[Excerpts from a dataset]
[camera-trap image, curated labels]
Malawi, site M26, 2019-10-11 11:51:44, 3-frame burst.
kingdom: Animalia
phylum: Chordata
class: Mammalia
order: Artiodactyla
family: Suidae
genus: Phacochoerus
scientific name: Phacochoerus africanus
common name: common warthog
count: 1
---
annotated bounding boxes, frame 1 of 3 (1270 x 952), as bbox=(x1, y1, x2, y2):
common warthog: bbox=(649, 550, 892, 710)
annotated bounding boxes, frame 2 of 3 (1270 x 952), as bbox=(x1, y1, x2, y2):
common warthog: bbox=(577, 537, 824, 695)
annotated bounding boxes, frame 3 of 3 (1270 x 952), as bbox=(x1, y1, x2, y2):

:: Work instruction ::
Return only the lines running from the line with "scientific name: Phacochoerus africanus" to the last line of the records, both included, exactly as written.

:: Solution ::
scientific name: Phacochoerus africanus
common name: common warthog
count: 1
---
annotated bounding boxes, frame 1 of 3 (1270 x 952), as bbox=(x1, y1, x2, y2):
common warthog: bbox=(649, 550, 892, 710)
annotated bounding boxes, frame 2 of 3 (1270 x 952), as bbox=(x1, y1, x2, y2):
common warthog: bbox=(577, 537, 824, 695)
annotated bounding boxes, frame 3 of 3 (1270 x 952), as bbox=(x1, y1, x2, y2):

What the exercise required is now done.